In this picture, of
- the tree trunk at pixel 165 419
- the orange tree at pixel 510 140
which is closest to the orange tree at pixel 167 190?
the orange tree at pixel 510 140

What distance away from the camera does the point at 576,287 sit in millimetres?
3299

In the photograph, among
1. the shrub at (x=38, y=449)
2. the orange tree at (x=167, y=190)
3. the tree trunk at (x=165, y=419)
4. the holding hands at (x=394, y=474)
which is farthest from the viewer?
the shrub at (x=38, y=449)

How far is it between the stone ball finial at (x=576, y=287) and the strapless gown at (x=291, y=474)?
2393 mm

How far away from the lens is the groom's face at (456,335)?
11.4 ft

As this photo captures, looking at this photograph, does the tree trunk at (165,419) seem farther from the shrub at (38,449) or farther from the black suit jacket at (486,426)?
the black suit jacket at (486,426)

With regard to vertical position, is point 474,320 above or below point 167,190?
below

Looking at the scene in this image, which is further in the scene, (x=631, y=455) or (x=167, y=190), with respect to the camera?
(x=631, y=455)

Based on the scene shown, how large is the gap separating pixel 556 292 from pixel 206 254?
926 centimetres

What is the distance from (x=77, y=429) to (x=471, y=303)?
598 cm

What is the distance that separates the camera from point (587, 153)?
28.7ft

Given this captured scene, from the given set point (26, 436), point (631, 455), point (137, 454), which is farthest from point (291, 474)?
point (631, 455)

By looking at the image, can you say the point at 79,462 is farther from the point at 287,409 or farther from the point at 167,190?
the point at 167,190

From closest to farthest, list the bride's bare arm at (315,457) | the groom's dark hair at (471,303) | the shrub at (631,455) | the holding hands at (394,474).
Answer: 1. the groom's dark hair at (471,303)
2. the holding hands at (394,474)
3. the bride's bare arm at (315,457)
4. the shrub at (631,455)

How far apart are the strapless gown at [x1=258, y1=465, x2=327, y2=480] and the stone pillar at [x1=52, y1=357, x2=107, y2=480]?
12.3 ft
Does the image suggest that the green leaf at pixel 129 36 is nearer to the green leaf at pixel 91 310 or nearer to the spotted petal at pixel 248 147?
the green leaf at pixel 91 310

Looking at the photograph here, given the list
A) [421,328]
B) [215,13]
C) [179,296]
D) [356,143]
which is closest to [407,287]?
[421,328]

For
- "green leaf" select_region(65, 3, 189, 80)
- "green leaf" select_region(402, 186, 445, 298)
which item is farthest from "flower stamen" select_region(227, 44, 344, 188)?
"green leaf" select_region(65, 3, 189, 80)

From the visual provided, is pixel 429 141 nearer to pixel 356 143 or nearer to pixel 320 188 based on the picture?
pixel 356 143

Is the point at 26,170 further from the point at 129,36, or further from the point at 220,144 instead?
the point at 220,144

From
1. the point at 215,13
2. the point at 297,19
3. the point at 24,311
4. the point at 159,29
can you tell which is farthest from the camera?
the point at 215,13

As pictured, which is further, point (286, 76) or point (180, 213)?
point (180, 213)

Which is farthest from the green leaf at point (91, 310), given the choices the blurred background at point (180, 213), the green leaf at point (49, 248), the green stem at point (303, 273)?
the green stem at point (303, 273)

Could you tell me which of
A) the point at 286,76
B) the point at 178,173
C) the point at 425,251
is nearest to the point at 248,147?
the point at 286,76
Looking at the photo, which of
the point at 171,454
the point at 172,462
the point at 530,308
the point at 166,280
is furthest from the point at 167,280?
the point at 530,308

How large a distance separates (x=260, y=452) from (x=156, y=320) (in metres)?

→ What this task involves:
Quote the entries word for word, starting at their first line and ending at the line that contains "4. the shrub at (631,455)", with both of those lines included.

→ Answer to this task:
In this picture, of
- the tree trunk at pixel 165 419
- the orange tree at pixel 510 140
which is closest to the orange tree at pixel 167 190?
the orange tree at pixel 510 140

What distance away from the camera does the point at 576,287 sit in millimetres?
3299

In the photograph, among
1. the shrub at (x=38, y=449)
2. the orange tree at (x=167, y=190)
3. the tree trunk at (x=165, y=419)
4. the holding hands at (x=394, y=474)
which is farthest from the viewer?
the shrub at (x=38, y=449)

How far is it between the stone ball finial at (x=576, y=287) and the strapless gown at (x=291, y=474)?
2393 mm

How far away from the lens is the groom's face at (456,335)?
11.4 ft

As this photo captures, looking at this photograph, does the tree trunk at (165,419) seem farther from the shrub at (38,449) or farther from the black suit jacket at (486,426)?
the black suit jacket at (486,426)

With regard to vertical position, is point 474,320 above or below point 167,190?
below

Looking at the scene in this image, which is further in the scene, (x=631, y=455) or (x=167, y=190), with respect to the camera?
(x=631, y=455)

Based on the scene shown, how large is the gap separating pixel 556 292 from pixel 206 254?
926 centimetres

What is the distance from (x=77, y=429) to (x=471, y=303)?
598 cm

What is the distance that separates the camera from point (587, 153)?
28.7ft

Given this captured scene, from the given set point (26, 436), point (631, 455), point (137, 454), which is farthest from point (291, 474)?
point (631, 455)

By looking at the image, can you say the point at 79,462 is farther from the point at 287,409 or farther from the point at 167,190?
the point at 167,190

From closest to farthest, list the bride's bare arm at (315,457) | the groom's dark hair at (471,303) | the shrub at (631,455) | the holding hands at (394,474).
Answer: 1. the groom's dark hair at (471,303)
2. the holding hands at (394,474)
3. the bride's bare arm at (315,457)
4. the shrub at (631,455)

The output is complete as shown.